Unless you are in the business, TV ads are not usually particularly keenly awaited. However, there was some anticipation about how Cadbury would follow up its ground-breaking 2007 gorilla ad, which hauled in awards and was voted the public's favourite ad of the year.

Exactly what would Cadbury do to top a rather intense-looking primate recreating a Phil Collins drum solo?

The next advertisement in Cadbury's "glass-and-a-half production" campaign is again utterly unexpected, has a thumping soundtrack, and a complete lack of connection to chocolate or confectionery of any sort.

The new ad opens quietly by showing a series of souped-up utility vehicles waiting in deserted airport hangers, which then drive outside to race each other down the runway, scattering luggage from their racks as they drive into the dusk.

The ad broke on 30 March, which was unfortunate timing given the opening of Heathrow Terminal 5 on 27 March - a coincidence that caused several wags to wonder whether the luggage chaos at the new terminal arose because Cadbury was busy driving its baggage vehicles up and down the runway (in fact, the ad was filmed in Mexico).

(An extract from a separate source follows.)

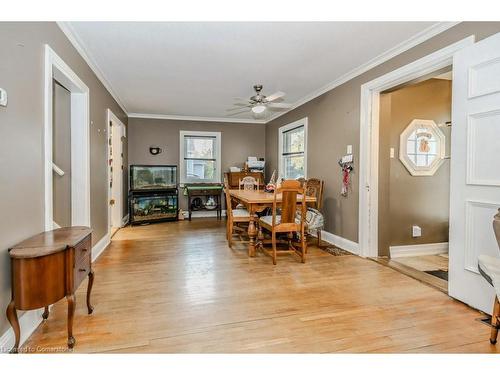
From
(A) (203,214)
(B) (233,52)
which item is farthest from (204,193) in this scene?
(B) (233,52)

Unfortunately for Cadbury, a look at its figures on BrandIndex reveals that the ad hasn't nearly matched the buzz created by the previous campaign.

Back in August 2007, Gorilla pushed Cadbury's buzz rating up five points, with corresponding increases in general impression and quality.

"Trucks" has produced no increase in buzz, which is down by two points since the ad debuted, although the brand has enjoyed a four-point increase in general impression.

Overall, it looks as though Cadbury hasn't quite managed to meet the high standards set by its last, hugely popular, gorilla campaign.

METHODOLOGY: YouGov interviews 2,000 people each weekday to form its BrandIndex, a daily measure of public perception of more than 1,100 consumer brands across 32 sectors.

It is measured on a seven-point profile:

1. Buzz

2. General impression

3. Quality

4. Value

5. Satisfaction

6. Recommend

7. Corporate reputation

In addition, we supply an index score.